WHAT YOU NEED TO DO
Replace "Sort and sequence" with "Arrange in order" in the part of the items that opens with the line containing "Sort and sequence" and closes with the line containing "the fuzzy coat sleeve at pixel 451 344 →", and give only those lines with all else unchanged.

::: DATA LISTING

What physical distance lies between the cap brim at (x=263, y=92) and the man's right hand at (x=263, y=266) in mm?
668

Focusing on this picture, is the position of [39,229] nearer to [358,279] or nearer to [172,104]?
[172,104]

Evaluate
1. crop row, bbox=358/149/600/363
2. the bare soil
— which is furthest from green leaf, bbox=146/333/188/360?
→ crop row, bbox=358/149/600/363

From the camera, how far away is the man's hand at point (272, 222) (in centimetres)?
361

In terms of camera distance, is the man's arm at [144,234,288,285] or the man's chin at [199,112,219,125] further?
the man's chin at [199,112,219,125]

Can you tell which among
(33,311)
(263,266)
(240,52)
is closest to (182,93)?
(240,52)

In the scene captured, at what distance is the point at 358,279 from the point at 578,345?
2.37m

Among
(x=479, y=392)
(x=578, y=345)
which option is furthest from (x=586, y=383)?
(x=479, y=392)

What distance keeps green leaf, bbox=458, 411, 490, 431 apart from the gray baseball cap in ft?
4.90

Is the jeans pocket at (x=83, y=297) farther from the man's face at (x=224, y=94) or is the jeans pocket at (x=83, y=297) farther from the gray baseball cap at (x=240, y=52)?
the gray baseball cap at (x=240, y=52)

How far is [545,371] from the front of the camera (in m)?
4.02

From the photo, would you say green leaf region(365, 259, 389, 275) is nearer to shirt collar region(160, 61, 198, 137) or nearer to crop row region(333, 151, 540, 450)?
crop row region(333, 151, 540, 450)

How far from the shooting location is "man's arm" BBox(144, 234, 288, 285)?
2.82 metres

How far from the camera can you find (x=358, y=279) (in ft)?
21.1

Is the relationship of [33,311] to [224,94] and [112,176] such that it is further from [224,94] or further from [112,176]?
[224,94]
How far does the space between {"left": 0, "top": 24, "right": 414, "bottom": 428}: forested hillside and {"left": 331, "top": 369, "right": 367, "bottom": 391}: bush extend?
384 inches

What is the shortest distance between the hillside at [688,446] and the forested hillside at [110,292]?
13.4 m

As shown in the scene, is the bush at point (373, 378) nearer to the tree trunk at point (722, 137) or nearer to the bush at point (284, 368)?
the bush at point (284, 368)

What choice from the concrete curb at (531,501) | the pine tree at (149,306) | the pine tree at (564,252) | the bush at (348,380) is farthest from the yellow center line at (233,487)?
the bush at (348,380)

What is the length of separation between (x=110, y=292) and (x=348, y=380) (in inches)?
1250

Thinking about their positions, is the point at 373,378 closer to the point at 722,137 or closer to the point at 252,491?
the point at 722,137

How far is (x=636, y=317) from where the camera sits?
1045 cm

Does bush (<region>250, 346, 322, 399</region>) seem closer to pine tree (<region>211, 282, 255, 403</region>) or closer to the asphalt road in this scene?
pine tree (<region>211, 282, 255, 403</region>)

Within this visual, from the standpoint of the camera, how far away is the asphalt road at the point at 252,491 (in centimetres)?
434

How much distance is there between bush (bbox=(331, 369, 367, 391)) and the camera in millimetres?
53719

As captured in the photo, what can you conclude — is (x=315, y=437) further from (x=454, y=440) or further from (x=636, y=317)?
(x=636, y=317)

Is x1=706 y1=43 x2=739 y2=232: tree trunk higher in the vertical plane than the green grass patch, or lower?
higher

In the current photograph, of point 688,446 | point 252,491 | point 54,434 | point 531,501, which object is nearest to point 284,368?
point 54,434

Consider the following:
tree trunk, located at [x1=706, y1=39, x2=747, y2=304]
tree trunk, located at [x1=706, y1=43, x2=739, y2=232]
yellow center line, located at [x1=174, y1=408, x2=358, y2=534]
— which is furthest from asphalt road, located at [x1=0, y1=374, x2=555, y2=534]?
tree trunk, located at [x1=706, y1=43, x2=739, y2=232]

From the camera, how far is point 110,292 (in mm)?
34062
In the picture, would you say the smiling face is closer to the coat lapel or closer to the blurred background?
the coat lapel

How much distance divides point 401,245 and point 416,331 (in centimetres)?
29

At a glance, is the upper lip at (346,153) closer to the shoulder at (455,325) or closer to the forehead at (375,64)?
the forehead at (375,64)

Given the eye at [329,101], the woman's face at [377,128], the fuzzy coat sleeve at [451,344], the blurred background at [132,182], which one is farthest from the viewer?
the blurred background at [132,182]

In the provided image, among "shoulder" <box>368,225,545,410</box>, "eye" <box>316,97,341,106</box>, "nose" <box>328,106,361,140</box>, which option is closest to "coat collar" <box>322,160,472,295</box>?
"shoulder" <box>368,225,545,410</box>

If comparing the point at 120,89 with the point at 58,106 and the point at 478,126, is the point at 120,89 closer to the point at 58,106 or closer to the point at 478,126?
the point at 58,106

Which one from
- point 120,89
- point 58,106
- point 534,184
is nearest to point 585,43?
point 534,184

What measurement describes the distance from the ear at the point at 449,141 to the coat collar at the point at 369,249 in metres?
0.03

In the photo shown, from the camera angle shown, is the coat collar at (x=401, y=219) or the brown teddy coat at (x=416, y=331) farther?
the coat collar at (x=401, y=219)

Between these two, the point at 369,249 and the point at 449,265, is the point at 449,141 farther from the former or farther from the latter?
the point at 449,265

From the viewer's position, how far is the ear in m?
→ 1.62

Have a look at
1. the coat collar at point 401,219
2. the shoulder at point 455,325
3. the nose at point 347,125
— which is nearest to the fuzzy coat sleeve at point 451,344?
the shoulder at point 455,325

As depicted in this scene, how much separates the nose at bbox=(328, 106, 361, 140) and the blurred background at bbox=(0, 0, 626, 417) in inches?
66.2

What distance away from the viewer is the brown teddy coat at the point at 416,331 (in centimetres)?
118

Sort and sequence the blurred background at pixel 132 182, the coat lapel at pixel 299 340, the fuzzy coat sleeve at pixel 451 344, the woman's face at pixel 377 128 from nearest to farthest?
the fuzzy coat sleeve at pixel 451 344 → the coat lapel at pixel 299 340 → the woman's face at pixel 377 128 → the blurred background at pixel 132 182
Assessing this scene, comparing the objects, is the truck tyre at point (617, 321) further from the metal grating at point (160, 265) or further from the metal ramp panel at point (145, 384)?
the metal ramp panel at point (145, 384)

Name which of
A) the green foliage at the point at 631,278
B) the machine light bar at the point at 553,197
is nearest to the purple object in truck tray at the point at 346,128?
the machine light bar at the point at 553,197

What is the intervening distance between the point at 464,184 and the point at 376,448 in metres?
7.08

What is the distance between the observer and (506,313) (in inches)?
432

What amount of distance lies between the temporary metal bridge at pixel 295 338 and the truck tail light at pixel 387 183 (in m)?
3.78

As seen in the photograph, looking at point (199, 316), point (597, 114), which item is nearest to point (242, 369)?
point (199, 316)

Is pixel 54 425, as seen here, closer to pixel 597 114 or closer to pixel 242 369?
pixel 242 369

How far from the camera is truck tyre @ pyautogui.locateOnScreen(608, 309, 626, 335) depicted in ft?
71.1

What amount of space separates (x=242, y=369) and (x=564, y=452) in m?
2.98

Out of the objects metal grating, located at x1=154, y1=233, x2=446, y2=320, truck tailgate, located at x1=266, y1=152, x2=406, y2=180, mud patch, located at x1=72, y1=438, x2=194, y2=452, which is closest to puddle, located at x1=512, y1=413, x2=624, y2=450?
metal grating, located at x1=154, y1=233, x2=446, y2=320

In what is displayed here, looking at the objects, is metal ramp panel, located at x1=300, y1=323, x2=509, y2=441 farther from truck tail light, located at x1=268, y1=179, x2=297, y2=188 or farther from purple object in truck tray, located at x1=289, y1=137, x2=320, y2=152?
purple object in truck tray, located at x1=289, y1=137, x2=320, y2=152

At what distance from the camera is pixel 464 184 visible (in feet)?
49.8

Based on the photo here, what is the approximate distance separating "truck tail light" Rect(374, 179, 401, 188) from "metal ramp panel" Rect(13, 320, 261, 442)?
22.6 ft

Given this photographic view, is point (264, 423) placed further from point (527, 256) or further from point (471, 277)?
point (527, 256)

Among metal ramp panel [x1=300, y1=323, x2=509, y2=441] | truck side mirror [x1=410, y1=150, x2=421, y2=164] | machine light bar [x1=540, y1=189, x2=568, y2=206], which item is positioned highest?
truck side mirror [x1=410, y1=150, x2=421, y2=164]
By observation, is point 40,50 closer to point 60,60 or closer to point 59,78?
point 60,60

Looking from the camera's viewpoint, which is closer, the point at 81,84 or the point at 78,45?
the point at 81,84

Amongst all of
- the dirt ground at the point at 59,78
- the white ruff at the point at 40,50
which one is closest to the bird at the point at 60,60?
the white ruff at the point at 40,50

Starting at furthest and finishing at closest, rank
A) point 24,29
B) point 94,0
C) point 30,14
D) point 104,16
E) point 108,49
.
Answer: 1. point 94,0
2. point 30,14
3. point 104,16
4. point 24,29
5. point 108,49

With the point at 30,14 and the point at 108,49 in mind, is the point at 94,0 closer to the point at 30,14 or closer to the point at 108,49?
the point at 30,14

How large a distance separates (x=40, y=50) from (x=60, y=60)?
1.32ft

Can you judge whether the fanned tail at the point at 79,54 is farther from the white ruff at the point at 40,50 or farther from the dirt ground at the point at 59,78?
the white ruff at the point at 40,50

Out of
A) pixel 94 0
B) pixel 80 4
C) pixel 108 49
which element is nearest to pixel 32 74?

::::::

THE RESULT
Arrange in order the blurred background at pixel 132 182, the coat lapel at pixel 299 340, the fuzzy coat sleeve at pixel 451 344, the woman's face at pixel 377 128 from nearest to farthest?
the fuzzy coat sleeve at pixel 451 344 → the coat lapel at pixel 299 340 → the woman's face at pixel 377 128 → the blurred background at pixel 132 182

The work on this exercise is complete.